▸ **Image-text web data**:
== Segment start ==

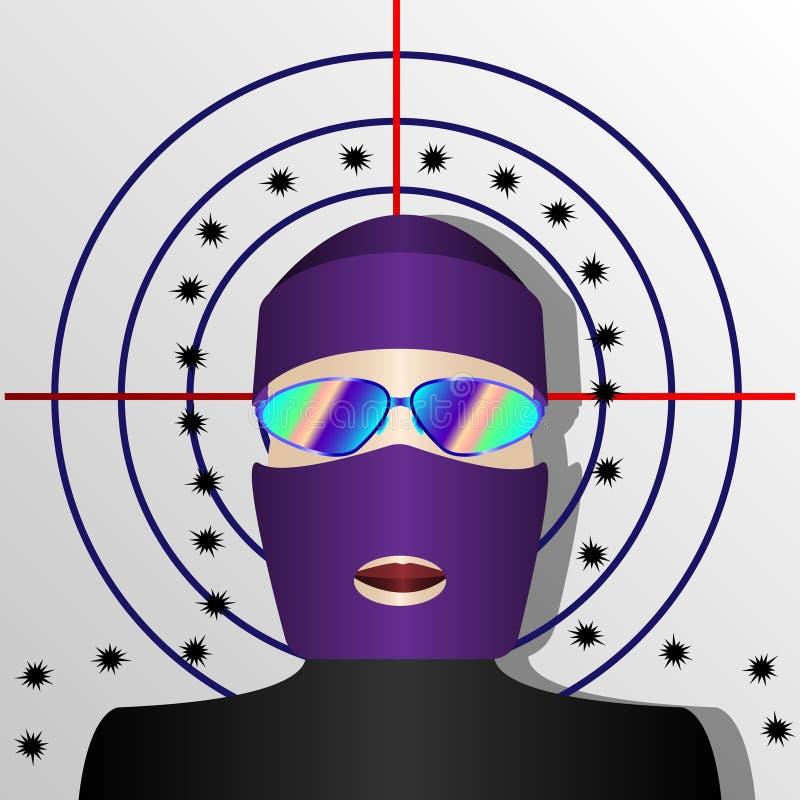 Άτομο balaclava στο υπόβαθρο του πυροβοληθε'ντος στόχου απεικόνιση αποθεμάτων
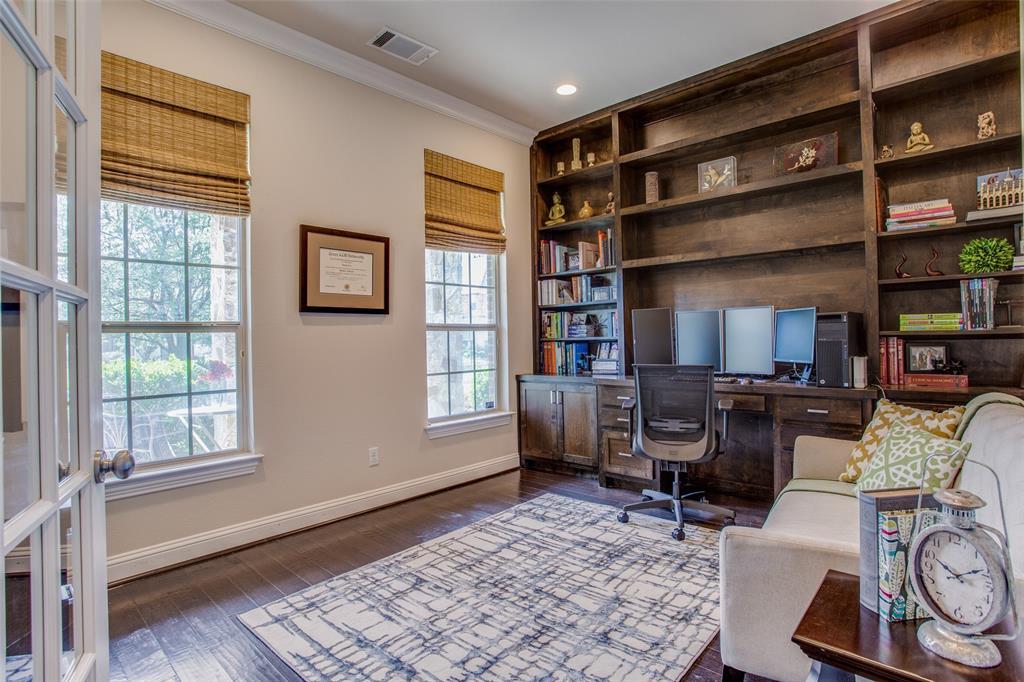 7328 San Felipe  Drive, Irving, Texas 75039 - acquisto real estate best the colony realtor linda miller the bridges real estate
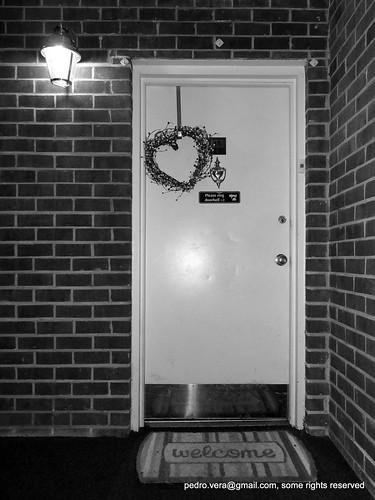 040: Front Door. by pvera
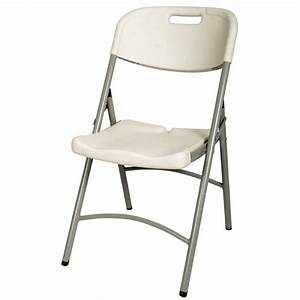 Moulded folding indoor outdoor off white plastic banquet for Folding banquet chairs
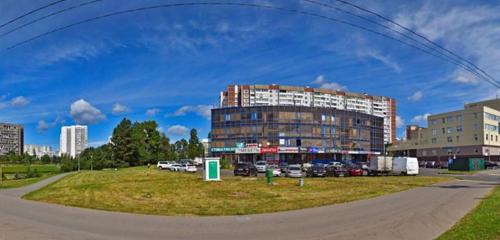 Панорама театр — Интерактивный бэби-театр Персонажик — Зеленоград, фото №1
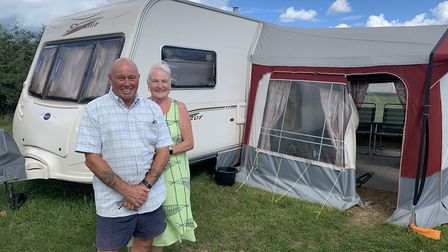 Rob and Carol Sharratt, from Essex, have been camping at Breck Farm, near Bodham, for many years. Pi
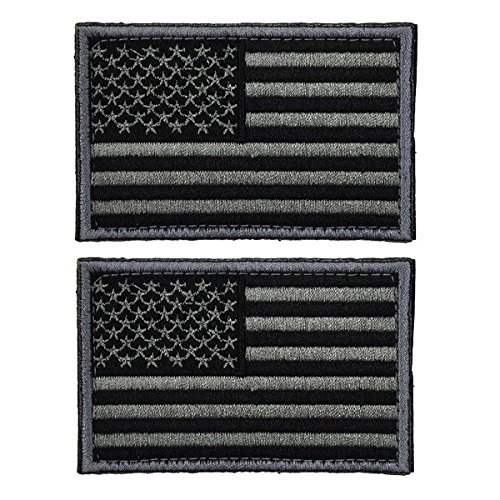 ULTNICE Flag Patches Tactical USA Flag Patch Self-Adhesive US Military Uniform Emblem Patches Pack of 2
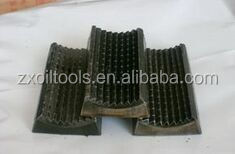 The factory price manual Tong Dies and Inserts,manual tong dies and slip inserts,die tong slip insert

== Segment end ==

▸ **EXERCISE GOAL**: What is needed here is an exact transcription of every record above, with images excluded.

▸ **TASK RESULT**:
 Άτομο balaclava στο υπόβαθρο του πυροβοληθε'ντος στόχου απεικόνιση αποθεμάτων
 7328 San Felipe  Drive, Irving, Texas 75039 - acquisto real estate best the colony realtor linda miller the bridges real estate
 040: Front Door. by pvera
 Moulded folding indoor outdoor off white plastic banquet for Folding banquet chairs
 Панорама театр — Интерактивный бэби-театр Персонажик — Зеленоград, фото №1
 Rob and Carol Sharratt, from Essex, have been camping at Breck Farm, near Bodham, for many years. Pi
 ULTNICE Flag Patches Tactical USA Flag Patch Self-Adhesive US Military Uniform Emblem Patches Pack of 2
 The factory price manual Tong Dies and Inserts,manual tong dies and slip inserts,die tong slip insert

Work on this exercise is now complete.